» **Assigned task**: In the data that follows, count the lines where "deer" appears, and write only the number.

» **Information given**:

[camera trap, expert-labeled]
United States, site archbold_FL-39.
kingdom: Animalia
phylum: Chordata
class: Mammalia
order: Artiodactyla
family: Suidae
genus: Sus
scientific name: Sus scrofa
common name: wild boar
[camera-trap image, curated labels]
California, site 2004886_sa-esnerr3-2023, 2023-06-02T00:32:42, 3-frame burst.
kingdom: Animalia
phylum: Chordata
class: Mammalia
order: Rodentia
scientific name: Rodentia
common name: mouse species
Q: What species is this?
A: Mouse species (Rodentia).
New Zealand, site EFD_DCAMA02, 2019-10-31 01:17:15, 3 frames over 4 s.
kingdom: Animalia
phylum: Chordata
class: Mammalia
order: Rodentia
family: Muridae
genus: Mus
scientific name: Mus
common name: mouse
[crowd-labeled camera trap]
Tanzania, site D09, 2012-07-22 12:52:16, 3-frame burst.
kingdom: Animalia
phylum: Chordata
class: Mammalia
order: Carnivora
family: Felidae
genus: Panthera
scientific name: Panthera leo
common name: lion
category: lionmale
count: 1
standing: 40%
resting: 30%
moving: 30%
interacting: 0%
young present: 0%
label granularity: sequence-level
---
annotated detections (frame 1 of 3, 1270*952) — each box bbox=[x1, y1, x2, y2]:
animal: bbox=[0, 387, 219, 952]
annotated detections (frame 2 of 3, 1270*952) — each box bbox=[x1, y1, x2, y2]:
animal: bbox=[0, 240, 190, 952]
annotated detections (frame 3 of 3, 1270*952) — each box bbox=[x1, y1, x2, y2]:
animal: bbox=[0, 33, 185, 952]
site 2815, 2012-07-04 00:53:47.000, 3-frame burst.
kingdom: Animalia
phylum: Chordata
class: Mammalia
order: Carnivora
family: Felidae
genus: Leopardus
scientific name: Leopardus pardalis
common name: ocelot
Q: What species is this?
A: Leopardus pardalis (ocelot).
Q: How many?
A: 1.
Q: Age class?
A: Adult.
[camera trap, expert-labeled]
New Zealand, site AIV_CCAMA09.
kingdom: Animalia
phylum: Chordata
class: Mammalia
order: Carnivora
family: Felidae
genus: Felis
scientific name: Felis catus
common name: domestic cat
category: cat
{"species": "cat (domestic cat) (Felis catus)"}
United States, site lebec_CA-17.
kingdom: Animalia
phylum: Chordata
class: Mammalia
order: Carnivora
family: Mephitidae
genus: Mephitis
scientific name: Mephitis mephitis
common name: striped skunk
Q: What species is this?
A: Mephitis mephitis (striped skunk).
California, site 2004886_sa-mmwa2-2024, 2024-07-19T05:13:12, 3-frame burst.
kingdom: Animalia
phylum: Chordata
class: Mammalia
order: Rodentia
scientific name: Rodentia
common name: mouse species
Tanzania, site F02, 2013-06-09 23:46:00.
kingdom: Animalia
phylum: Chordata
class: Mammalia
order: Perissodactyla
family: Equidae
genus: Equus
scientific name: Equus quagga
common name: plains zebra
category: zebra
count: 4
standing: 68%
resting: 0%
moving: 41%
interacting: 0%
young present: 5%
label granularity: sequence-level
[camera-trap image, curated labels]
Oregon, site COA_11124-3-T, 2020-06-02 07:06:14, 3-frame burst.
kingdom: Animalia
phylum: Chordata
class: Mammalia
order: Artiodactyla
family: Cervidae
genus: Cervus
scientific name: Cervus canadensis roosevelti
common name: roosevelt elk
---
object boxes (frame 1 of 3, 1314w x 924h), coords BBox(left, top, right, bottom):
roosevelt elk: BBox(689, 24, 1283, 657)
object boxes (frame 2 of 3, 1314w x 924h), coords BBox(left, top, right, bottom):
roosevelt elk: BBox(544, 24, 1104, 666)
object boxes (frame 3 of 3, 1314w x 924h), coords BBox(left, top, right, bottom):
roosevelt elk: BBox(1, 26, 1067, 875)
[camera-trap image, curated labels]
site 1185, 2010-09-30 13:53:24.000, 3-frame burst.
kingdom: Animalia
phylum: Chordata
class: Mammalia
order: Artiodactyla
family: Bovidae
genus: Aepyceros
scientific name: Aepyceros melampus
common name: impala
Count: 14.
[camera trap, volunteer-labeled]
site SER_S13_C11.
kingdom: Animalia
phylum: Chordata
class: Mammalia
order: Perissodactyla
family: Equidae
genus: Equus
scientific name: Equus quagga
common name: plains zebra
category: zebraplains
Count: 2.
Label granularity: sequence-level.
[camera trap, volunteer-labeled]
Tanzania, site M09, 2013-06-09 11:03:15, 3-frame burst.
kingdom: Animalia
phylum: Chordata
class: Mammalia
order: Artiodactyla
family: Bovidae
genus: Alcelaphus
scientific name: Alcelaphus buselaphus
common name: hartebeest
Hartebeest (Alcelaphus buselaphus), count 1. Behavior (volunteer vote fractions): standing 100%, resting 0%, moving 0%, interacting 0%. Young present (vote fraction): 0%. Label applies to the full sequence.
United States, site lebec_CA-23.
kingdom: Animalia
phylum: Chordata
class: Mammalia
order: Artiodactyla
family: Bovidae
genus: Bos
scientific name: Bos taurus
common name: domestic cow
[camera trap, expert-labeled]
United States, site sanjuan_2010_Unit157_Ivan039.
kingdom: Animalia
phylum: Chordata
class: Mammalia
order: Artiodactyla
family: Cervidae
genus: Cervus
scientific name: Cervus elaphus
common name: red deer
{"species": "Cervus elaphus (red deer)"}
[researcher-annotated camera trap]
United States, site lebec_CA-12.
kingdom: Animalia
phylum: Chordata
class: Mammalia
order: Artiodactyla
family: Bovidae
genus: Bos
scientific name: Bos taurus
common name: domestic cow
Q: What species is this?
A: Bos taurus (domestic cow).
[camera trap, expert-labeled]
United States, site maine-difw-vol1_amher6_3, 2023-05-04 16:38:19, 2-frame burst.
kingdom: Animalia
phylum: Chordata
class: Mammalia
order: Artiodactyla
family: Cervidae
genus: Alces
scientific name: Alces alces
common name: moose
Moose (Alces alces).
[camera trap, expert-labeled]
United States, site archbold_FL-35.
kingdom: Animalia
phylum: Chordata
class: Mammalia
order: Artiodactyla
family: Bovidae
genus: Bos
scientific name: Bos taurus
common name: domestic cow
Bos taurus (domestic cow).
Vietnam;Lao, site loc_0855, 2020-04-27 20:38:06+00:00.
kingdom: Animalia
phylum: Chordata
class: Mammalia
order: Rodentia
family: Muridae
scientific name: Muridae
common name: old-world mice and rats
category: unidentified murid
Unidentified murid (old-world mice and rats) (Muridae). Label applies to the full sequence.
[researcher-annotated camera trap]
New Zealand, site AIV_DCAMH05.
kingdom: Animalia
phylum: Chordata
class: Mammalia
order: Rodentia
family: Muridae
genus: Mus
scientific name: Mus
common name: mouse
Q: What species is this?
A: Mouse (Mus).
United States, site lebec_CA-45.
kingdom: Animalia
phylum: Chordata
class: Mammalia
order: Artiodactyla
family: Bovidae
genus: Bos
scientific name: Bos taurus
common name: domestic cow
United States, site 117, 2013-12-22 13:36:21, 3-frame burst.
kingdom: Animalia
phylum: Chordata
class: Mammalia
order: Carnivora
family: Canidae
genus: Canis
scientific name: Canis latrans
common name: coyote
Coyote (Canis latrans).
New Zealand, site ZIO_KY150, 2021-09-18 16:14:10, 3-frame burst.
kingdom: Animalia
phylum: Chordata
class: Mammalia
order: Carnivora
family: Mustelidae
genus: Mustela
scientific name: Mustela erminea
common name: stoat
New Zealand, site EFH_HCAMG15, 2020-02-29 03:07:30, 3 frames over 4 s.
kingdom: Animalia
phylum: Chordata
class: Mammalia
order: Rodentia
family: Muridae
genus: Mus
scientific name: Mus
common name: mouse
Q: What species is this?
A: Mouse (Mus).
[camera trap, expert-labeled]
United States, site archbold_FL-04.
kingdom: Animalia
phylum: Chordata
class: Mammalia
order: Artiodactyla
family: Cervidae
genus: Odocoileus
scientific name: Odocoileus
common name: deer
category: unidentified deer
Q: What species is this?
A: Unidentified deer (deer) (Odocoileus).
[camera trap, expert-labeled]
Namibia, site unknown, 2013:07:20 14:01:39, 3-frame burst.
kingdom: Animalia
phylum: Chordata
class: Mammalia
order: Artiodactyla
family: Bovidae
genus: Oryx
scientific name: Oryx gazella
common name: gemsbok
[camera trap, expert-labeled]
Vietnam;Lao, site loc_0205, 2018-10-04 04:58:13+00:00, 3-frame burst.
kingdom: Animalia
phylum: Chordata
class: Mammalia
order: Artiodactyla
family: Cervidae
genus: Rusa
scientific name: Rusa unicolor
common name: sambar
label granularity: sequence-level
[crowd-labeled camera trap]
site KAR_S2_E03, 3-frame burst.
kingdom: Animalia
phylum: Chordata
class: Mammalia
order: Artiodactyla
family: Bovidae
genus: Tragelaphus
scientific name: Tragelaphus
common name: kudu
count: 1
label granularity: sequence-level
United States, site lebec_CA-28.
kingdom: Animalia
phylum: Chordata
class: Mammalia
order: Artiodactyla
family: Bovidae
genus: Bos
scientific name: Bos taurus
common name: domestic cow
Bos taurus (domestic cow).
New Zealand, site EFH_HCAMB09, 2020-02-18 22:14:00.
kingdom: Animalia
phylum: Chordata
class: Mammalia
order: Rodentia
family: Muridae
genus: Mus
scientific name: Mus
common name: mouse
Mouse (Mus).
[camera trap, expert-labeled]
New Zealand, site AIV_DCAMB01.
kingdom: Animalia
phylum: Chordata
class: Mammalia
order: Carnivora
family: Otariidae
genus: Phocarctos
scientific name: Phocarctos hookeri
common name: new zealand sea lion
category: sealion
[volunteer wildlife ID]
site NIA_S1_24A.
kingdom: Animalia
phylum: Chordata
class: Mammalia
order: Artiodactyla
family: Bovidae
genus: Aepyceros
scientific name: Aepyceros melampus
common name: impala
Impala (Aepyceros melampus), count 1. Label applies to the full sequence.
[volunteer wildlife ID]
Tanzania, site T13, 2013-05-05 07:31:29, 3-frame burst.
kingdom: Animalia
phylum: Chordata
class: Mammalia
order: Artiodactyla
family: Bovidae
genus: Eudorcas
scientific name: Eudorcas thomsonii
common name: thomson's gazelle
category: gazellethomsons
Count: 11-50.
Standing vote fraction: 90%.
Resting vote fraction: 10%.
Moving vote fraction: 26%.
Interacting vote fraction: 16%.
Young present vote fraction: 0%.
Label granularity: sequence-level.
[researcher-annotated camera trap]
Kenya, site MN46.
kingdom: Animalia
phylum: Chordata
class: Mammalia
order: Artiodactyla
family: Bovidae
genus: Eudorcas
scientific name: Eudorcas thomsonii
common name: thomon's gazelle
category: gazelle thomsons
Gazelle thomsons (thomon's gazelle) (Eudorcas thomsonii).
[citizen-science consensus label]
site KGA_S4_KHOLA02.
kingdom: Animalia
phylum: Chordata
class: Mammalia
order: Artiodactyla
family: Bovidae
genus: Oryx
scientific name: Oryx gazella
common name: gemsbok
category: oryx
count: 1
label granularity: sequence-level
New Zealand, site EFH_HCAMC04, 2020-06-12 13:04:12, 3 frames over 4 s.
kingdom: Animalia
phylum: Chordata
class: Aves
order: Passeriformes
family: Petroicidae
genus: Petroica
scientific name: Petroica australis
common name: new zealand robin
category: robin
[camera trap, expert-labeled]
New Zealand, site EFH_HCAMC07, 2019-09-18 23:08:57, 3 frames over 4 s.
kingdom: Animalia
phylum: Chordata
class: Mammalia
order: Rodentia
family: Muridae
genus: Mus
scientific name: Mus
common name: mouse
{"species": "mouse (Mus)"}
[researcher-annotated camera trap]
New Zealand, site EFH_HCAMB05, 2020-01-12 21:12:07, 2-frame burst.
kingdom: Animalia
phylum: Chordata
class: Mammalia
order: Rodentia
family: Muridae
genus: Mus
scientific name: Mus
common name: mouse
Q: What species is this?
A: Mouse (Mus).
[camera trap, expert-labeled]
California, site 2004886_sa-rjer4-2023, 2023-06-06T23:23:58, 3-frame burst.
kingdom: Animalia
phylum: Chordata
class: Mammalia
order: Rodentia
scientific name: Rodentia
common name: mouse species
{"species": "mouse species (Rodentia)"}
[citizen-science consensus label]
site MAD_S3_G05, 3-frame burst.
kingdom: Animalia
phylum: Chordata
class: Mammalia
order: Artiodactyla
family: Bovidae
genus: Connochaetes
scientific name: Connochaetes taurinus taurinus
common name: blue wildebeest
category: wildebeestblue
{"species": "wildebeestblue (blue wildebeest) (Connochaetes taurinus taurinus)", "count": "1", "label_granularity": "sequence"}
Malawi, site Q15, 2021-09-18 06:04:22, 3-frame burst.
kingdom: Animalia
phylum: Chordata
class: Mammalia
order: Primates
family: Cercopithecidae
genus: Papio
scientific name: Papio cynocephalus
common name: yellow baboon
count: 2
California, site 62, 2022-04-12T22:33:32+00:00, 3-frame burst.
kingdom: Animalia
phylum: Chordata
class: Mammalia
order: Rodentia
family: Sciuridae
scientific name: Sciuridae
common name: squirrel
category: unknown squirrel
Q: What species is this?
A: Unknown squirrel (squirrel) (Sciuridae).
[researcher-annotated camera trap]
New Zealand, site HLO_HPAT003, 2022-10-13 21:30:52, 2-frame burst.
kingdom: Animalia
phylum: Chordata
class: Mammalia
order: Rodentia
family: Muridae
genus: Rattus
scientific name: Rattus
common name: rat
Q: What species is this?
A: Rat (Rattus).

» **Solution to this task**: 5